Quand l’employeur est à l’initiative principale, le premier motif qu’il avance au salarié est plus souvent économique que personnel et le dirigeant aspire en priorité à s’épargner un conflit. Constat qu’en tire l’étude : « Les raisons avancées par les salariés pour demander ou accepter la rupture correspondent rarement au modèle idéal du salarié qui connaît une mobilité voulue », de l’ordre d’un quart des cas. Près de 30 % des salarié-e-s interrogé-e-s en sont même ressorti-e-s avec le sentiment d’avoir été « contraint par l’employeur à quitter l’établissement ».
Diversité des situations
La conclusion qu’en tire l’étude illustre la diversité des situations, confirmant ainsi à la fois la pertinence du dispositif, « à la fois substitutif et facilitateur des ruptures de CDI », et les questions qui l’accompagnent. Dans la moitié des cas, la rupture conventionnelle « sécurise des ruptures qui auraient eu lieu », en « remplaçant avantageusement » une démission ou un licenciement. Dans l’autre moitié des cas, elle « facilite des ruptures dont les motifs ne sont pas clairement identifiables, ce qui soulève la question de sa contribution à l’évolution du chômage ».

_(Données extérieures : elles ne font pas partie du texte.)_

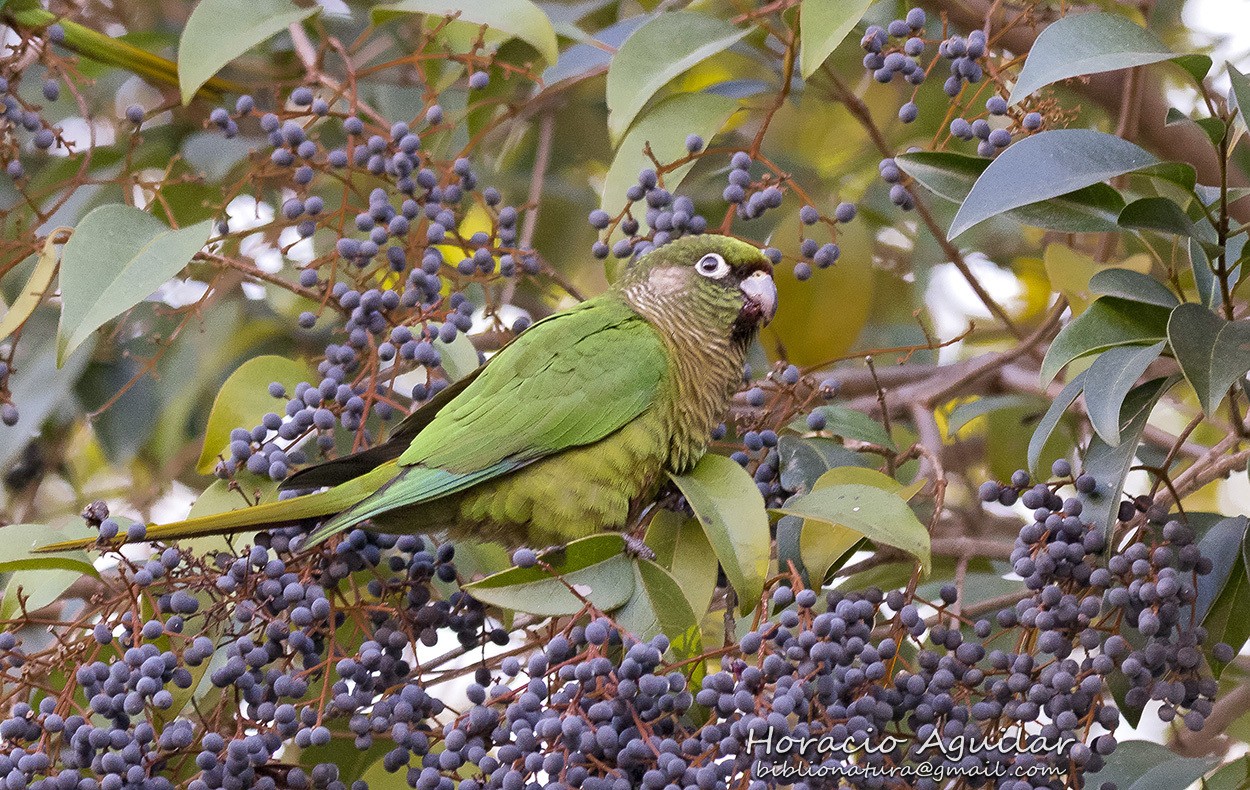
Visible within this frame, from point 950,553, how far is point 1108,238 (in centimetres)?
80

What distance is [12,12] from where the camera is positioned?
2109 mm

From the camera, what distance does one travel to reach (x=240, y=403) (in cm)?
195

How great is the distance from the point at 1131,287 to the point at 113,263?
142 cm

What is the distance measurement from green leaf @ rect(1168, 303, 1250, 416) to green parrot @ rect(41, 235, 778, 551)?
2.54 feet

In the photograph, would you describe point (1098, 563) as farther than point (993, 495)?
No

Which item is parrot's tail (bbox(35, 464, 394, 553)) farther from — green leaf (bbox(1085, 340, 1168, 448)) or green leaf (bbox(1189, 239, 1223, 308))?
green leaf (bbox(1189, 239, 1223, 308))

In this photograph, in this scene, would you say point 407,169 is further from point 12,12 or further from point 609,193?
point 12,12

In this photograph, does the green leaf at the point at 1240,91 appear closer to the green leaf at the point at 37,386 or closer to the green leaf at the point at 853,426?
the green leaf at the point at 853,426

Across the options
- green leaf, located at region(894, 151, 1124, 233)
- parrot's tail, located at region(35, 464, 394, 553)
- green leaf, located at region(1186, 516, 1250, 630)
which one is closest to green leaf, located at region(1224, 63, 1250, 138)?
green leaf, located at region(894, 151, 1124, 233)

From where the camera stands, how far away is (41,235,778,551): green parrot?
74.0 inches

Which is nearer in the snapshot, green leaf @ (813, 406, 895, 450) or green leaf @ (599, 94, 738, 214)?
green leaf @ (813, 406, 895, 450)

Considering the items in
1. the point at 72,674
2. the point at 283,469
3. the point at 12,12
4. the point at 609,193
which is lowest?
the point at 72,674

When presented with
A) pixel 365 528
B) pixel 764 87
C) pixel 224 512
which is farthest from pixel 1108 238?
pixel 224 512

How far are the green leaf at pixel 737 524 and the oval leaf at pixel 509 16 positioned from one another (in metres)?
0.83
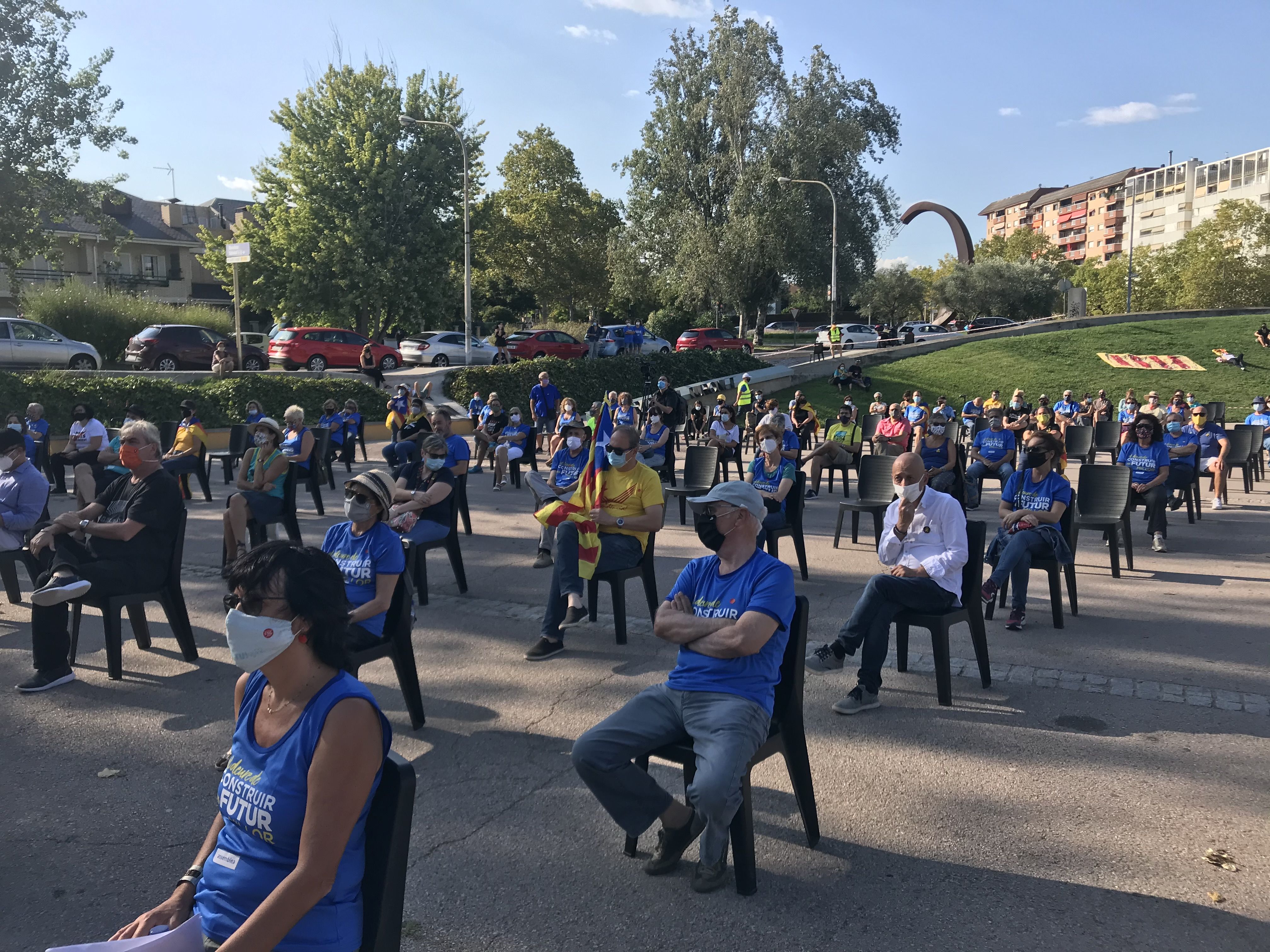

Sont en particulier dans le viseur des syndicats les ruptures voyant des salarié-e-s proches de la soixantaine et leurs employeurs en faire « des préretraites déguisées sur le dos de l’Unédic ». Les partenaires sociaux ont convenu cet automne d’instaurer une cotisation sur les ruptures de conventionnelles de seniors, destinée à alimenter les caisses des régimes de retraite complémentaires. Les contours du dispositif doivent être discutées lors des négociations sur l’assurance-chômage qui s’ouvriront mi-février.